We recently updated our recognition API to make sure clients can send feedback. This makes it possible to track if fields were changed by the user after detection (which is most probably because the user corrected a recognition error). Using this feedback to “feed back” into the model may seem straightforward, but it needs to be handled with care:
First of all, correctly labeling documents for training takes a lot of time and resources. We simply cannot use all this feedback data for training because of its high volume. Secondly, the training dataset needs to stay curated and balanced; if the same invoice template has considerably more examples in the dataset, the trained model will be skewed and overfitting would become more likely. The solution is to carefully select which invoices are needed for training. Preferably, we want to select documents which have a template that is not contained in our dataset. This is the best way to keep our dataset balanced.

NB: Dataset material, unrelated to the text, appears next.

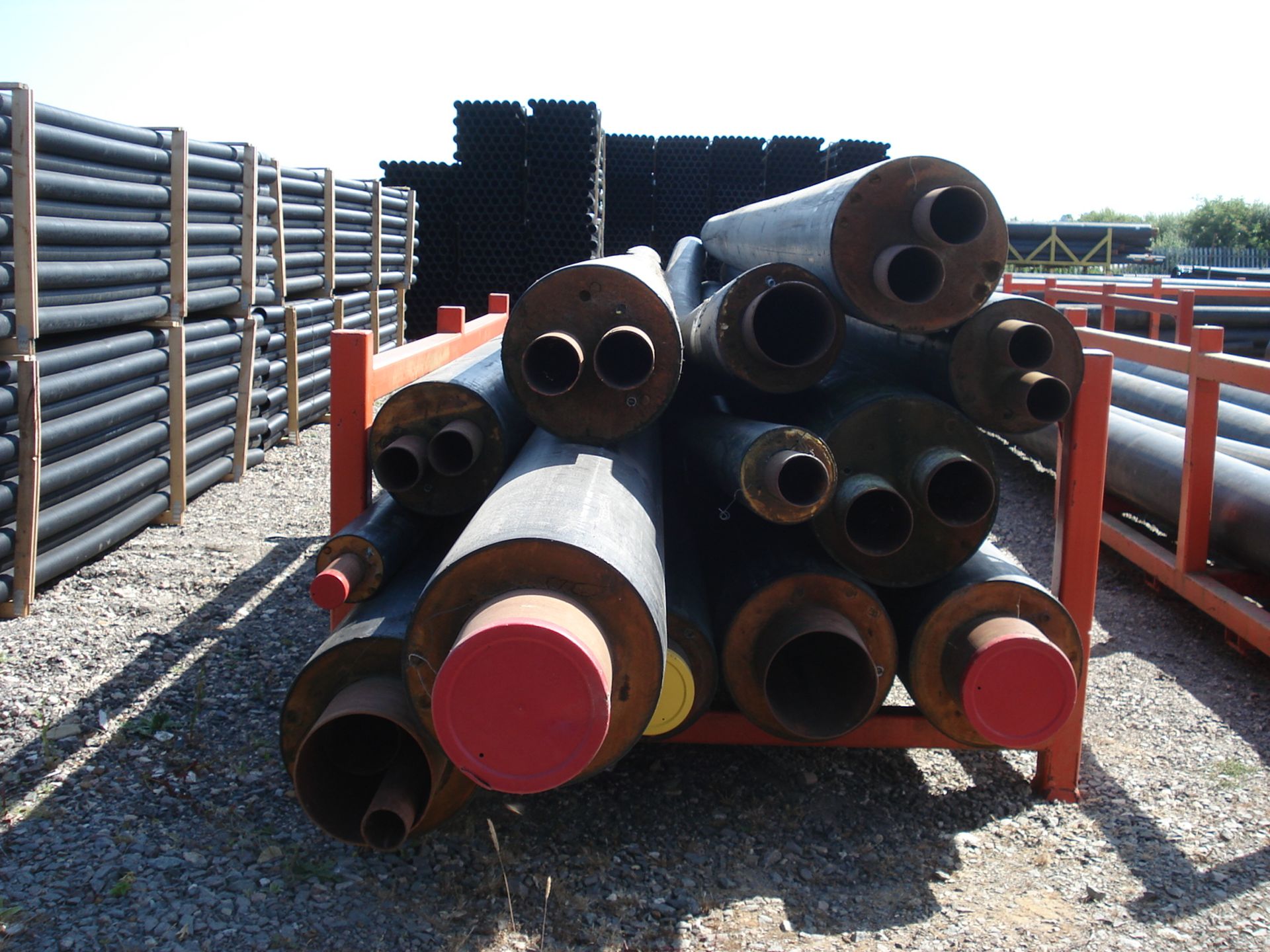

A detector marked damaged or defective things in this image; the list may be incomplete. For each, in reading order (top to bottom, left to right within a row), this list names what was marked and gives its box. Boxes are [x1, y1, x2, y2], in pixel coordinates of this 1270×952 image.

Computing if a document has lookalikes in our dataset is not that easy: documents can be scanned, rotated and can contain different languages. To compute the layout-similarity of two invoice documents, we introduced invoice-embeddings.
An embedding is a low-dimensional space into which you translate complex data points. This makes it easier to use as an input for machine learning, or to capture underlying semantics. In most cases, an embedding places similar inputs close to each other in embedding space. This concept is used a lot in NLP, e.g. to translate words to a vector space (Word2Vec). In this case we want to translate invoice documents to a low dimensional embedding space, where invoice of the same supplier/template are close together. This means we can use a distance metric (like cosine or euclidean distance) to measure if two invoice are alike.
To learn the mapping from invoice to embedding space, we use triplet learning. The main idea is to train the neural network with groups of three samples: one anchor, one positive and one negative. The anchor and the positive sample are invoices of the same template and we train the network in a way that they are close to each other in the embedding space. At the same time, we make sure that the anchor and the negative are far away from each other. You can find more about this technique in one of our previous blogs.
Currently the embedding model is up and running in an AWS lambda function. It returns a hash for every feedback document that is returned by our clients. By calculating the distance to the files in our dataset, we determine if a template is already in our dataset and how many times it is already in there. The image below is a screenshot from our feedback system interface. The “Tag Count” column demonstrates our embedding based distance measuring in practice.